We are now in an era where large foundation models are transforming fields like computer vision, natural language processing, and, more recently, time-series forecasting.
These models are reshaping time-series forecasting by enabling zero-shot forecasting, allowing predictions on new, unseen data without retraining for each dataset. This breakthrough significantly cuts development time and costs, streamlining the process of creating and fine-tuning models for different tasks.
Timeline of Foundational Forecasting Models
In October 2023, TimeGPT-1, designed to generalize across diverse time-series datasets without requiring specific training for each dataset, was published as one of the first foundation forecasting models. Unlike traditional forecasting methods, foundation forecasting models leverage vast amounts of pre-training data to perform zero-shot forecasting. This breakthrough allows businesses to avoid the lengthy and costly process of training and tuning models for specific tasks, offering a highly adaptable solution for industries dealing with dynamic and evolving data.
Multiple series forecasting with TimeGPT-1 (Credit: TimeGPT-1 paper)
Recent Advances
Then, in February 2024, Lag-Llama was released. It specializes in long-range forecasting by focusing on lagged dependencies, which are temporal correlations between past values and future outcomes in a time series. Lagged dependencies are especially important in domains like finance and energy, where current trends are often heavily influenced by past events over extended periods. By efficiently capturing these dependencies, Lag-Llama improves forecasting accuracy in scenarios where longer time horizons are critical.
In March 2024, Chronos, a simple yet highly effective framework for pre-trained probabilistic time-series models, was introduced. Chronos tokenizes time series values—converting continuous numerical data into discrete categories—through scaling and quantization. This allows it to apply transformer-based language models, typically used for text generation, to time series data. Transformers excel at identifying patterns in sequences, and by treating time series as a sequence of tokens, Chronos enables these models to predict future values effectively.

Chronos training (Image credit: Chronos: Learning the Language of Time Series)
In May 2024, Salesforce introduced Moirai, an open-source foundation forecasting model designed to support probabilistic zero-shot forecasting and handle exogenous features. Moirai tackles challenges in time series forecasting, such as cross-frequency learning, accommodating multiple variates, and managing varying distributional properties. Built on the Masked Encoder-based Universal Time Series Forecasting Transformer (MOIRAI) architecture, it leverages the Large-Scale Open Time Series Archive (LOTSA), which includes more than 27 billion observations across nine domains. With techniques like Any-Variate Attention and flexible parametric distributions, Moirai delivers scalable, zero-shot forecasting on diverse datasets without requiring task-specific retraining, marking a significant step toward universal time series forecasting.
IBM’s Tiny Time Mixers (TTM), released in June 2024, offer a lightweight alternative to traditional time series foundation models.
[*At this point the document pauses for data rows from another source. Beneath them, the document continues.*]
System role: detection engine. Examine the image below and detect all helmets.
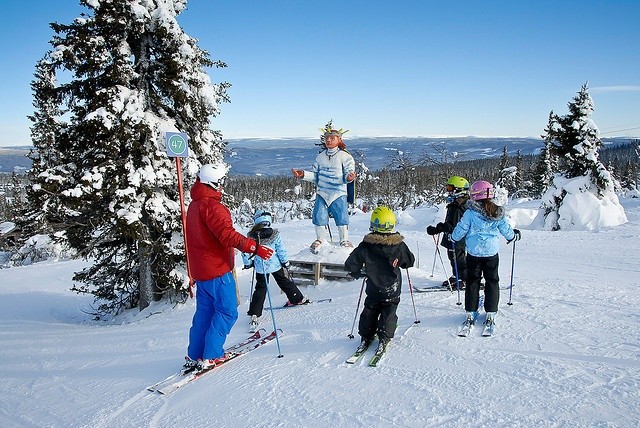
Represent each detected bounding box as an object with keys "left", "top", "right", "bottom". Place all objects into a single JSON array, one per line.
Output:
[
  {"left": 253, "top": 209, "right": 272, "bottom": 227},
  {"left": 369, "top": 207, "right": 395, "bottom": 234},
  {"left": 470, "top": 181, "right": 494, "bottom": 200},
  {"left": 446, "top": 175, "right": 470, "bottom": 202},
  {"left": 200, "top": 164, "right": 228, "bottom": 184}
]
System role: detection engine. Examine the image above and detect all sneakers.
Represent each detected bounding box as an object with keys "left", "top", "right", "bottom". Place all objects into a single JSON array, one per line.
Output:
[
  {"left": 443, "top": 277, "right": 456, "bottom": 285},
  {"left": 286, "top": 300, "right": 306, "bottom": 305},
  {"left": 205, "top": 354, "right": 228, "bottom": 363},
  {"left": 451, "top": 281, "right": 466, "bottom": 288},
  {"left": 466, "top": 311, "right": 477, "bottom": 320},
  {"left": 485, "top": 311, "right": 496, "bottom": 322}
]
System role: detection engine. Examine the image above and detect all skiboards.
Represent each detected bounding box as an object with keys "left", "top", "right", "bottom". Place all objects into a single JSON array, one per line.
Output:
[
  {"left": 458, "top": 295, "right": 496, "bottom": 337},
  {"left": 248, "top": 298, "right": 333, "bottom": 333},
  {"left": 412, "top": 284, "right": 517, "bottom": 292},
  {"left": 346, "top": 338, "right": 392, "bottom": 367},
  {"left": 147, "top": 328, "right": 283, "bottom": 395}
]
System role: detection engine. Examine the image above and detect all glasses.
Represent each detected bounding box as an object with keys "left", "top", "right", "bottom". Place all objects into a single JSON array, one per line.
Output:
[{"left": 447, "top": 184, "right": 468, "bottom": 192}]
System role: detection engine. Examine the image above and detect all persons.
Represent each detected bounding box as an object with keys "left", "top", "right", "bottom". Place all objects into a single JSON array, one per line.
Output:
[
  {"left": 447, "top": 182, "right": 521, "bottom": 323},
  {"left": 184, "top": 162, "right": 274, "bottom": 370},
  {"left": 292, "top": 117, "right": 356, "bottom": 250},
  {"left": 242, "top": 210, "right": 306, "bottom": 330},
  {"left": 427, "top": 176, "right": 471, "bottom": 288},
  {"left": 344, "top": 207, "right": 415, "bottom": 344}
]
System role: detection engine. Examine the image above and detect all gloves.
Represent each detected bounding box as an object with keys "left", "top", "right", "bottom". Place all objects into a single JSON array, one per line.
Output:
[
  {"left": 346, "top": 271, "right": 362, "bottom": 280},
  {"left": 283, "top": 261, "right": 291, "bottom": 270},
  {"left": 427, "top": 225, "right": 436, "bottom": 235},
  {"left": 436, "top": 222, "right": 448, "bottom": 233},
  {"left": 244, "top": 238, "right": 273, "bottom": 260},
  {"left": 514, "top": 229, "right": 521, "bottom": 241}
]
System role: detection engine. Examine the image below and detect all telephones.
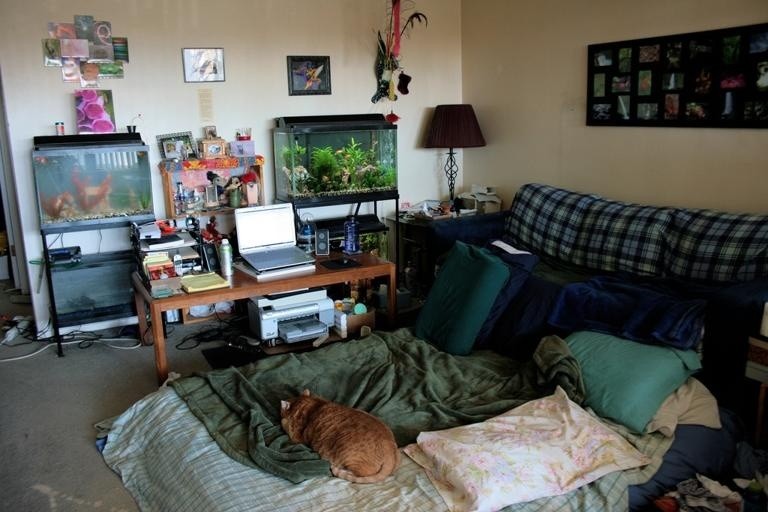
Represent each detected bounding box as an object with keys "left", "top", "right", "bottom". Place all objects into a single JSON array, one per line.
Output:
[{"left": 173, "top": 248, "right": 183, "bottom": 276}]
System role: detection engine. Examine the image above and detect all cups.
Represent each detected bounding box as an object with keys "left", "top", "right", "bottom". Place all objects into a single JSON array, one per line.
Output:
[
  {"left": 238, "top": 128, "right": 253, "bottom": 140},
  {"left": 126, "top": 125, "right": 136, "bottom": 133},
  {"left": 229, "top": 188, "right": 240, "bottom": 208}
]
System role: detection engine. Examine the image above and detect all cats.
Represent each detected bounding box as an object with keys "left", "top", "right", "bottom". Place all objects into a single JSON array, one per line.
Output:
[{"left": 281, "top": 388, "right": 400, "bottom": 484}]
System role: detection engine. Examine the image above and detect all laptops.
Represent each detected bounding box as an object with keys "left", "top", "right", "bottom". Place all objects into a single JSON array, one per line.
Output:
[{"left": 235, "top": 203, "right": 317, "bottom": 272}]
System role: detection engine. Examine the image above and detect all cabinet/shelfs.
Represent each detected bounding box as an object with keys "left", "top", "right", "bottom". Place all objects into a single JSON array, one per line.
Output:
[
  {"left": 157, "top": 154, "right": 267, "bottom": 325},
  {"left": 276, "top": 195, "right": 400, "bottom": 289}
]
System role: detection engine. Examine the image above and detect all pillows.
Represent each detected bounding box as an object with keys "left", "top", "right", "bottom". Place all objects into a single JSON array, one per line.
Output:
[{"left": 399, "top": 384, "right": 656, "bottom": 512}]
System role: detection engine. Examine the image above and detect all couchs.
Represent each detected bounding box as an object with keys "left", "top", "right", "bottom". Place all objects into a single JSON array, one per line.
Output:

Instead of using the attention mechanism of transformers, TTM is an MLP-based model that relies on fully connected neural networks. Innovations like adaptive patching and resolution prefix tuning allow TTM to generalize effectively across diverse datasets while handling multivariate forecasting and exogenous variables. Its efficiency makes it ideal for low-latency environments with limited computational resources.
About the author: Anais Dotis-Georgiou is a Developer Advocate for InfluxData with a passion for making data beautiful with the use of Data Analytics, AI, and Machine Learning. She takes the data that she collects, does a mix of research, exploration, and engineering to translate the data into something of function, value, and beauty. When she is not behind a screen, you can find her outside drawing, stretching, boarding, or chasing after a soccer ball.
Conclusion
These foundation models are pushing the boundaries of time series forecasting, and the future holds even more exciting innovations. By combining time series models with language models, we can unlock even better results. The possibilities are endless, from predicting ride demand in real-time to predicting health outcomes based on patient monitoring data. The next frontier is combining traditional sensor data with unstructured text for even better results.